Verfasst: 26. März
10,000,000 is a game that took me about five hours to beat. I spent $1.25 on it a year ago and just finished it.
I bought it expecting something akin to Puzzle Quest. What I got was a bit different. Sure, you have the same "match 3 tiles, get an effect" scheme, but the pace is quite frantic. There's no story at all--you're some guy in a hat who wakes up in a run-down castle, you repair the rooms to the castle in order to power up your gear, and you run the dungeon hoping to get the required 10,000,000 points to win the game. That's honestly it.
Gameplay's a little different from what you've come to expect from the tired-and-true match-3 formula. Instead of swapping pieces around, you slide entire rows and columns to make your matches. Pieces wrap around the other side of the field, and new pieces fall in when you make matches. Attack monsters by matching swords and wands, give yourself a damage buffer by matching shields, match keys to open chests and locked doors, and match backpacks to give yourself a chance at getting an item to use. Match wood and stone to give you resources to upgrade and repair the rooms in your home. Get gold from objectives and chests to upgrade your gear, get EXP from monsters to spend on giving yourself permanent boosts.
The game is also timed, through keeping your little guy from reaching the left side of the screen either by damage taken or taking too long to clear the current obstacle. Lose, and you're given a report on your run's score as well as the objectives you completed, if any. The game tracks your progress through ranks and objectives for those ranks. You have missions like "have an enemy die to poison damage" or "match five panels at once three times in a single run" among others. Completing these missions gives you wood, stones, gold, and/or EXP, on top of unlocking new missions, of which you can only have three active at a time. The final mission in each rank is to get a set score, and from there your rank (and difficulty) increase, but so do the score multiplier and the resource multiplier.
It's somewhat of a short game despite the high asking score to win. I haven't 100%ed the game, but a couple more hours (or more if I do really badly) will see my get the rest of the achievements I missed, and there's not a lot of replay value since you only have one save file and the only thing that can go differently is how much money you put into upgrades.
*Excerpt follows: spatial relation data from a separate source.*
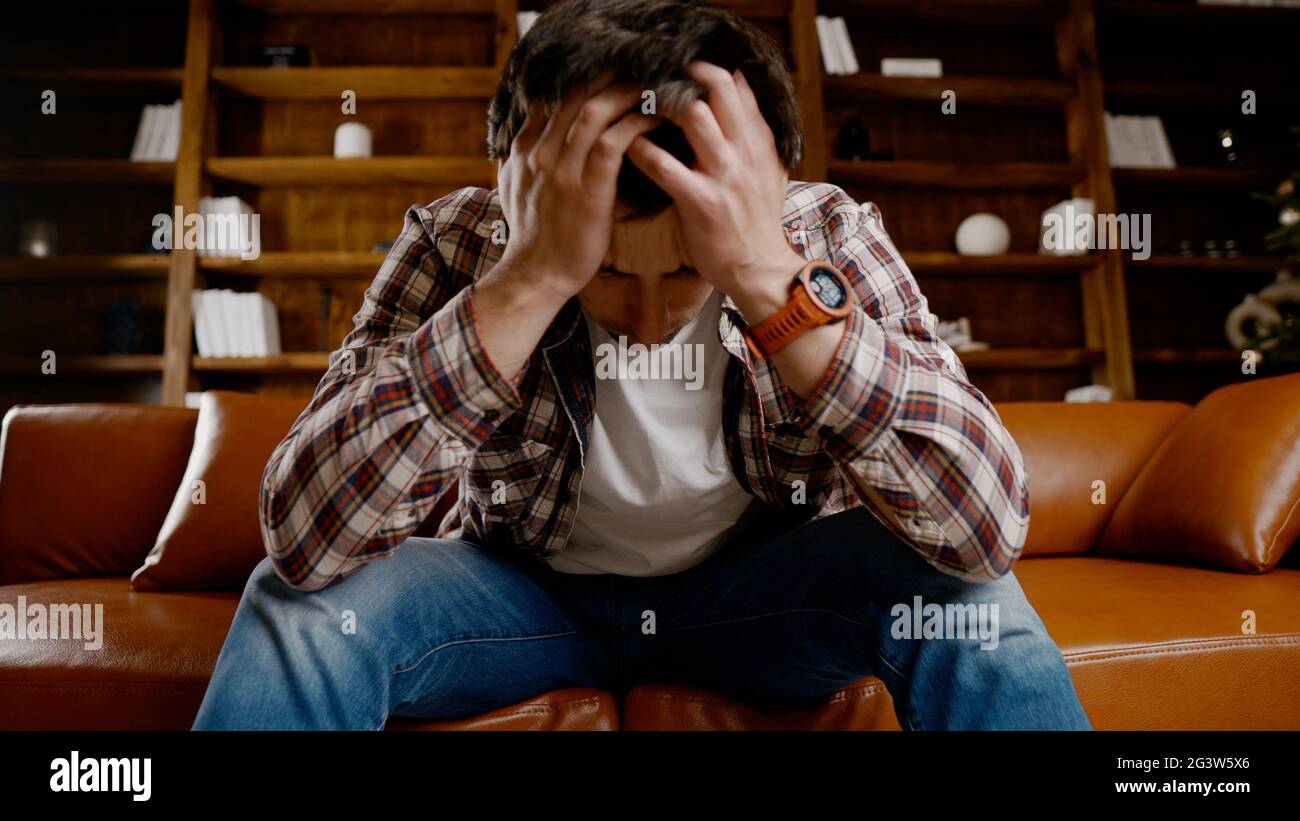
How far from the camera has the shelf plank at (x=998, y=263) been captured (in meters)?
3.37

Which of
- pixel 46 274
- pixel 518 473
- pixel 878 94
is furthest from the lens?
pixel 878 94

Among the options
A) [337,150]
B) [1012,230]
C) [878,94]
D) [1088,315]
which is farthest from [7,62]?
[1088,315]

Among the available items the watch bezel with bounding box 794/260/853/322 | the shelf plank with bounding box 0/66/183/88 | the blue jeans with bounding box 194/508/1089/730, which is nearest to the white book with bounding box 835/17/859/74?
the shelf plank with bounding box 0/66/183/88

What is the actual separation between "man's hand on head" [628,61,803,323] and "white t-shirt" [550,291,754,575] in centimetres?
Result: 27

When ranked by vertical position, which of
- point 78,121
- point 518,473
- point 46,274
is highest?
point 78,121

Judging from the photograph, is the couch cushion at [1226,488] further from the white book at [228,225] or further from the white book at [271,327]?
the white book at [228,225]

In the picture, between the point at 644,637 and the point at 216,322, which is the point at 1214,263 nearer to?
the point at 644,637

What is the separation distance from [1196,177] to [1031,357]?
3.68 ft

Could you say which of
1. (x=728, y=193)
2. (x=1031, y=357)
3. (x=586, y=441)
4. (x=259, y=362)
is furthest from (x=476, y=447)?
(x=1031, y=357)

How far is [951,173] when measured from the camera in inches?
137

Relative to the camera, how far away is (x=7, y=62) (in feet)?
11.0

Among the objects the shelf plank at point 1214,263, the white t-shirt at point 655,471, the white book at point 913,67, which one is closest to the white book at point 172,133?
the white book at point 913,67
Everything else is up to how merciful or cruel the game is regarding the board setup, but also how attentive you are with seeing potential matches and not panicking when you come across a boss creature during a particularly-good run.
For negatives, there's maybe a little bit of fake difficulty regarding how the game works with obstacles. If you make a swords or wands match right before you stop to attack an enemy, the game won't register it. Same with chests and keys. You also can't make any matches while there's a chain going on, though that's never screwed me over. There wasn't very much music, though that's up to the player if that's bad or not. I didn't mind the pixel art, though I know it's dealbreaker for some people. It's not terribly engaging, but this isn't a game that I'd sit and play for hours on end anyway.
TL;DR: I enjoyed 10,000,000. It's short, it's cheap, and you can probably get a few of hours of enjoyment/frustration out of it. It's not really easy or hard, but it does require a keen eye and some patience since you will fail repeatedly on your way to the top score. It's fun enough and it feels good to do really well, just the same as it gets disheartening to keep doing badly. It's less planning and more quick-thinking action, so if you liked the timed modes of other match-3 games, this might be of some value to you.